Soal Rasa, Soal Kedalaman Jiwa
Dari dulu, Truk. Ibuku sering bilang. Eh, tapi bukan bilang mungkin ya, tapi ngasih contoh. Kalau di kasih sesuatu sama orang lain, beliau selalu mengatakan matur nuwun dan di ikuti dengan kata: aku ndak bisa balas, yang balas yang di Atas. Aku selalu punya pemikiran kalau aku harus jadi orang mbesuk mben biar bisa balas kebaikan orang-orang. Namun ketika aku bertemu dengan seorang guru, beliau selalu berkata bahwa semisal kita bangun rumah dan ada tetangga yang bantuin, yang bisa kita balas hanyalah waktu serta tenaganya, semisal kepada siapapun yang tiba-tiba ngasih kita uang, yang bisa kita balas hanyalah bentuk uang/ materinya saja.
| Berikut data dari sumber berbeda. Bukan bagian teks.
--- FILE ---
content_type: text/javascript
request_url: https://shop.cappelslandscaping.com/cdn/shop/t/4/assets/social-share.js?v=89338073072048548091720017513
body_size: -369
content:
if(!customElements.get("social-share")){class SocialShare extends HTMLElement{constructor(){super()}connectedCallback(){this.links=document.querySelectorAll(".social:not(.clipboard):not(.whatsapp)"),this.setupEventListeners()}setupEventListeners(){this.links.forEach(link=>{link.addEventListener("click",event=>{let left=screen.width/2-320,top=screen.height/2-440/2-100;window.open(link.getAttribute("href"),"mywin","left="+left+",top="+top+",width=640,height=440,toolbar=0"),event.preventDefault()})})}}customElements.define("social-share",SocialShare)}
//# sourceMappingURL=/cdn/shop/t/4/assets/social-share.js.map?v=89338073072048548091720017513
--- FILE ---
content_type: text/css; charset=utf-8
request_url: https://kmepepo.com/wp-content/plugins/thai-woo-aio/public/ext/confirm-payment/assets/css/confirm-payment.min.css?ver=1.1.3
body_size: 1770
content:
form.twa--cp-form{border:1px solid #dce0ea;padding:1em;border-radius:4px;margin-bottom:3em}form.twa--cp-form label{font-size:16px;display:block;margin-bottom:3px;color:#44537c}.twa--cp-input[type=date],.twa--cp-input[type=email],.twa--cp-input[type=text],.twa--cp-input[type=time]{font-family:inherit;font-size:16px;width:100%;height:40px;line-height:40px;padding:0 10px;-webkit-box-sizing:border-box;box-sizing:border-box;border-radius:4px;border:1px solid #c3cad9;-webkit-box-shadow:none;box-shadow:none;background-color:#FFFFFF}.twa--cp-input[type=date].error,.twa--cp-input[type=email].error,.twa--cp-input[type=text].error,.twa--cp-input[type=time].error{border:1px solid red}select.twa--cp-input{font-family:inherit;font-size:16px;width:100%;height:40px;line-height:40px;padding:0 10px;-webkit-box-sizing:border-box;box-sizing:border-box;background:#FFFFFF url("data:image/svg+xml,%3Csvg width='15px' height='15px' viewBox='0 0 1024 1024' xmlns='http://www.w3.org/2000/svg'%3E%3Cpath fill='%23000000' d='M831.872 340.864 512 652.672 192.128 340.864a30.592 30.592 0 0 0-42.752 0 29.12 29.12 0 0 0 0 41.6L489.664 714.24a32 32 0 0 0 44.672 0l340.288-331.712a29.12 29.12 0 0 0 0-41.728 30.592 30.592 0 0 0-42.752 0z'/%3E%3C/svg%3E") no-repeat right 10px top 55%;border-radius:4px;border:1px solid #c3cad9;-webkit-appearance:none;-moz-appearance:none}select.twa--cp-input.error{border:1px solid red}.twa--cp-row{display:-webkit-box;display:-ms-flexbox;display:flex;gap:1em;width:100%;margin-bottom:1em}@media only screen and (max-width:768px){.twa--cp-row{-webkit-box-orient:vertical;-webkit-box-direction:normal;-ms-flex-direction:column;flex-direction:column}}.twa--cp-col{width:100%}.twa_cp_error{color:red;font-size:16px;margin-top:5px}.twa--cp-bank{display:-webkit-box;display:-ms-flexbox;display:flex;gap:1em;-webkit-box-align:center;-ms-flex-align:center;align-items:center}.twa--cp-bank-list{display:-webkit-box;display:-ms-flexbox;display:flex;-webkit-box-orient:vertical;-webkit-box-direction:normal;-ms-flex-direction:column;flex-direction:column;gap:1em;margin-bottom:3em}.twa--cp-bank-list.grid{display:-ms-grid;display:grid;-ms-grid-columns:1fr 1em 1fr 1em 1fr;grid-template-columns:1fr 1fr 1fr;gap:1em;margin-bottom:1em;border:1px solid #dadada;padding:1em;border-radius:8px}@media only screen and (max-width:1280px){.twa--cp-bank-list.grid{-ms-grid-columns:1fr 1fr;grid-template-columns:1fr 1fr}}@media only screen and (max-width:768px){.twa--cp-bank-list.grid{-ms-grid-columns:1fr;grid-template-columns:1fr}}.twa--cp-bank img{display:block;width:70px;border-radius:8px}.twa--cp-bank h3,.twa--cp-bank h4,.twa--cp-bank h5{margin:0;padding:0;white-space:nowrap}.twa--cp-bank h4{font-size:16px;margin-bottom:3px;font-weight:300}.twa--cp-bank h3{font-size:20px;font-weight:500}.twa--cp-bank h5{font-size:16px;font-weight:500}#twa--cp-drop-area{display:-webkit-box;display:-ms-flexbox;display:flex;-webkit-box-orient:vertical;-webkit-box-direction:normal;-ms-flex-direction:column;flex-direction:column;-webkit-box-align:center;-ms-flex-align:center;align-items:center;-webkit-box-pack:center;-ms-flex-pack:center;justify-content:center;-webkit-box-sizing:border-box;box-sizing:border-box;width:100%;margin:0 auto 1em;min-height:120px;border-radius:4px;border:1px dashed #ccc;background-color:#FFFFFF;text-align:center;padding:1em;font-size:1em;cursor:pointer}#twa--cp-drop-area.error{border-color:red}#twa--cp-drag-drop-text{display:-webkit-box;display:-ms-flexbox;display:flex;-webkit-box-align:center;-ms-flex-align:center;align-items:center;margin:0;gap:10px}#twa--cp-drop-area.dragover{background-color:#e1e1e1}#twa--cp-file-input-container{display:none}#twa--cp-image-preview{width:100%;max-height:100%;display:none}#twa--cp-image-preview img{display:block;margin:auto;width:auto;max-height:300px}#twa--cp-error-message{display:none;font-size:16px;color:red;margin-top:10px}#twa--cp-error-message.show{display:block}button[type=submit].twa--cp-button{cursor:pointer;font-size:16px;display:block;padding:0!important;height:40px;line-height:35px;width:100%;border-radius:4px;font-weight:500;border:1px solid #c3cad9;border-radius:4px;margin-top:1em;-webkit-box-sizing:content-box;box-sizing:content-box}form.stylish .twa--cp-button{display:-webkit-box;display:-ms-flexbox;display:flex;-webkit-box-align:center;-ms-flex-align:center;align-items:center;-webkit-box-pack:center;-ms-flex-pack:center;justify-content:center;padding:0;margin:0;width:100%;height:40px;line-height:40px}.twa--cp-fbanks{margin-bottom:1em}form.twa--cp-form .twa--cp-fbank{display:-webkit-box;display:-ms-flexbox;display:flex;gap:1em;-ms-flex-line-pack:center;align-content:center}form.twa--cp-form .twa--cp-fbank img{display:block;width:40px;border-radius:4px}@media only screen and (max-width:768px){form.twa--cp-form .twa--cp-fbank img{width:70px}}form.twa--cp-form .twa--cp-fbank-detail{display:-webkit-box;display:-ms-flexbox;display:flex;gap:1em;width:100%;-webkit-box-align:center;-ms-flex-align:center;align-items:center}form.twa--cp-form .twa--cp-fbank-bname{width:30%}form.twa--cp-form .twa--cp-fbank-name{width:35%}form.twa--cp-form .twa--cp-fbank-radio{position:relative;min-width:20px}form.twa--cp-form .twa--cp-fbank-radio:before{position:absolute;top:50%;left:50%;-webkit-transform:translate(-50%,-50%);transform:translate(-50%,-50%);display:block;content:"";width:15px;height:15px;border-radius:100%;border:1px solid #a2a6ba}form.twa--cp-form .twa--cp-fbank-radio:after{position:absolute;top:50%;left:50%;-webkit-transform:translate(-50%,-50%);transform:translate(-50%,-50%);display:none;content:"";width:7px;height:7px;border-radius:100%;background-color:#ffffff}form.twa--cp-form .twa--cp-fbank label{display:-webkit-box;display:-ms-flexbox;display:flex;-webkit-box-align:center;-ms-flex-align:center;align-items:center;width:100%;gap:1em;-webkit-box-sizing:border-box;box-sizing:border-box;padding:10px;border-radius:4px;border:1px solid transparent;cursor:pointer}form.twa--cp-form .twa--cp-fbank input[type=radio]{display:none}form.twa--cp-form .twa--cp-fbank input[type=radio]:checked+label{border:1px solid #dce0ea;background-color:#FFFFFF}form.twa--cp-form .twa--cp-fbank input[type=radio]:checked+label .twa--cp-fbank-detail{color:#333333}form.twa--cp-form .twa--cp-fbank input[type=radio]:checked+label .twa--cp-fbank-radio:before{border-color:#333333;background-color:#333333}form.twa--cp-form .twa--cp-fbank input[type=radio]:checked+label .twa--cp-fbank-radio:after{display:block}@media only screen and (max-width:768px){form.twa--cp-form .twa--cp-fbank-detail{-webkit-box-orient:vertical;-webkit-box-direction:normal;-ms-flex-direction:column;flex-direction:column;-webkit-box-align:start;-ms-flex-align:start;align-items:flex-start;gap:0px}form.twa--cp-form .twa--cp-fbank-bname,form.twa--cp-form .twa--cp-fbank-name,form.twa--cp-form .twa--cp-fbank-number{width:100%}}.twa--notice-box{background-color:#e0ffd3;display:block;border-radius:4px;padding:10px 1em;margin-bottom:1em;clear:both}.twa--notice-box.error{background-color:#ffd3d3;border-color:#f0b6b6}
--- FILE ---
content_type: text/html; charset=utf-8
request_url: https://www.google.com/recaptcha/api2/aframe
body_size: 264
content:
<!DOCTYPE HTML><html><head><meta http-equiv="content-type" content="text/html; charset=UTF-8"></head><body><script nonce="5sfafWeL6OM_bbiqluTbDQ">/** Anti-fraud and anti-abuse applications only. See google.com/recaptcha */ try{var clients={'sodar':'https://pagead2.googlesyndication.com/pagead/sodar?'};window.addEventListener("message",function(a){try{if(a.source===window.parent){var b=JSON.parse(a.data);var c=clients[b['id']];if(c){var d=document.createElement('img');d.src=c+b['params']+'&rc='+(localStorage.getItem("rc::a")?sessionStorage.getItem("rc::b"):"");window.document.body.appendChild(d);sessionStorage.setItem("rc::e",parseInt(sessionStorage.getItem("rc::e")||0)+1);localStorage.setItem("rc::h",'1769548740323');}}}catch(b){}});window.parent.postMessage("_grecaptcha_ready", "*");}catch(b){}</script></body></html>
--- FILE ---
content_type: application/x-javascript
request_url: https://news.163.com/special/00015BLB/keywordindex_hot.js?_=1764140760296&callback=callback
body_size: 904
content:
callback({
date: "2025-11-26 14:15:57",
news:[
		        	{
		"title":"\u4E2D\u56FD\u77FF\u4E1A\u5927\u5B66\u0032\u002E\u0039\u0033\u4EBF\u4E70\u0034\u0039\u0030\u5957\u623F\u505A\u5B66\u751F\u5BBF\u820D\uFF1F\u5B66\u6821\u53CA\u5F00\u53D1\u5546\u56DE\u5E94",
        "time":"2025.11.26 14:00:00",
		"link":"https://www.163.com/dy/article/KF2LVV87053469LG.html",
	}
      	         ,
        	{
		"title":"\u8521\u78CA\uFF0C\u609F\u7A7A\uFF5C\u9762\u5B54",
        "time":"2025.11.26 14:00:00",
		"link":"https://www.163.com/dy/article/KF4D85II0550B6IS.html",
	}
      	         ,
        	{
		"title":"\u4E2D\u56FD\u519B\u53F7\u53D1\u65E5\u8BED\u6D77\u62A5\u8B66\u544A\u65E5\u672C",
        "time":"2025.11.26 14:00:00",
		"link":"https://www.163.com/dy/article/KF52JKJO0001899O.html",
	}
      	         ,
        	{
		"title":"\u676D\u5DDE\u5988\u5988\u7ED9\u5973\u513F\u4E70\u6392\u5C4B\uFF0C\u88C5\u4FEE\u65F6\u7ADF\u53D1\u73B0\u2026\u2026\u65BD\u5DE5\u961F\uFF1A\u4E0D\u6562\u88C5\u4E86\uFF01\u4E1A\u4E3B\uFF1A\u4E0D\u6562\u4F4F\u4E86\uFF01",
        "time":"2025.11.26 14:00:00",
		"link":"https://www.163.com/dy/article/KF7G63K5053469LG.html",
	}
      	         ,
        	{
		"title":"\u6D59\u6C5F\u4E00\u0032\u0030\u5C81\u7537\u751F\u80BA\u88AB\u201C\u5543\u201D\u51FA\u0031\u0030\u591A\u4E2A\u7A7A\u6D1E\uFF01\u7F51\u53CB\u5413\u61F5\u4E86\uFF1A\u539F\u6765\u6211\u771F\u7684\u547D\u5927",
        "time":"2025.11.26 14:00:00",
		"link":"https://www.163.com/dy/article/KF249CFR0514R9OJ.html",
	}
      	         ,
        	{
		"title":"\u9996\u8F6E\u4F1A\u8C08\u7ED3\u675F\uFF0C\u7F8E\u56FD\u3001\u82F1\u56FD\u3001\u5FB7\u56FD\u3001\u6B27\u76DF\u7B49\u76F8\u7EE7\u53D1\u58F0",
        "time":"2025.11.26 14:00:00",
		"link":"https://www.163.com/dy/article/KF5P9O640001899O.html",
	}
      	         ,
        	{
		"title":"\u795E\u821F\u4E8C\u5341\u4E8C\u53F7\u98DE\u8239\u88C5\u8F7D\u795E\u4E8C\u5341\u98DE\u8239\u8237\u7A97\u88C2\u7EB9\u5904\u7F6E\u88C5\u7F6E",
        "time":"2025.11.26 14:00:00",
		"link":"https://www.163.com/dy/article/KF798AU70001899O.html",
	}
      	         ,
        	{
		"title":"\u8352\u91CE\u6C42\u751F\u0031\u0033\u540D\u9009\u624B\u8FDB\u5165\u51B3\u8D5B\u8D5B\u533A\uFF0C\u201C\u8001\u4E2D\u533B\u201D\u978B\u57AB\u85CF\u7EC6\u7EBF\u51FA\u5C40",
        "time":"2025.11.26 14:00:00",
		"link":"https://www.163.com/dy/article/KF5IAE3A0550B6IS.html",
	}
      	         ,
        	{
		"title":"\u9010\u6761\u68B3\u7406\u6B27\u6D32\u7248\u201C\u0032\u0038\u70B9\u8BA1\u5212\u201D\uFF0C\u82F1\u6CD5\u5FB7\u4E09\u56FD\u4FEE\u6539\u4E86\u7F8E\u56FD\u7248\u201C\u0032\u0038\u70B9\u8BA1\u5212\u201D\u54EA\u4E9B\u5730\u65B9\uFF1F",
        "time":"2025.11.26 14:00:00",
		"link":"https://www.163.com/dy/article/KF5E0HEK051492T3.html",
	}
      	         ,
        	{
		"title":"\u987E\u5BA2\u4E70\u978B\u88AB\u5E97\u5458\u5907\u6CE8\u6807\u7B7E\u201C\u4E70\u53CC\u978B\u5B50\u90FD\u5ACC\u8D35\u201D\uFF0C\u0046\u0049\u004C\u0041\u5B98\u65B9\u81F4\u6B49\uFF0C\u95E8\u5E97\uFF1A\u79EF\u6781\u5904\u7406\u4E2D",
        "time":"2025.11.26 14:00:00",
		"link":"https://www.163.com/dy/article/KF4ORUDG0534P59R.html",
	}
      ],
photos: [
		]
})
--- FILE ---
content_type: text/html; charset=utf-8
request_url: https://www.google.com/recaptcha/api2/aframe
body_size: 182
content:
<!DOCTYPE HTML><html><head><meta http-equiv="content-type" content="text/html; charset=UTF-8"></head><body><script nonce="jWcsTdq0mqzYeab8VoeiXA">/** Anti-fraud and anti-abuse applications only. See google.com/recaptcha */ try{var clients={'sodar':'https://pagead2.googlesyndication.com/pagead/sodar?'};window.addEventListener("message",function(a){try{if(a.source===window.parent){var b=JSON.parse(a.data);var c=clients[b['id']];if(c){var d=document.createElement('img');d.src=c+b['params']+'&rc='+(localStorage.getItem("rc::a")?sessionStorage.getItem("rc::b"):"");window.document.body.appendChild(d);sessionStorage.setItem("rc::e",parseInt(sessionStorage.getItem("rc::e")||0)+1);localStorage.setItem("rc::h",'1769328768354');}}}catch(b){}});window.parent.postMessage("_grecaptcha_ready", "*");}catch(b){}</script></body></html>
Masih ada hal lain yang tak terlihat, tentunya tak bisa di balas. Hal itu adalah sebut saja namanya "rasa", mungkin apa yang di pikirkan ibuku adalah yang namanya "rasa" ini, sebab meskipun beliau berkata ndak bisa balas. Tapi faktanya beliau selalu berusaha membalasnya.
Rahayu.
Teks asli di publikasikan pada tanggal 7 September 2021.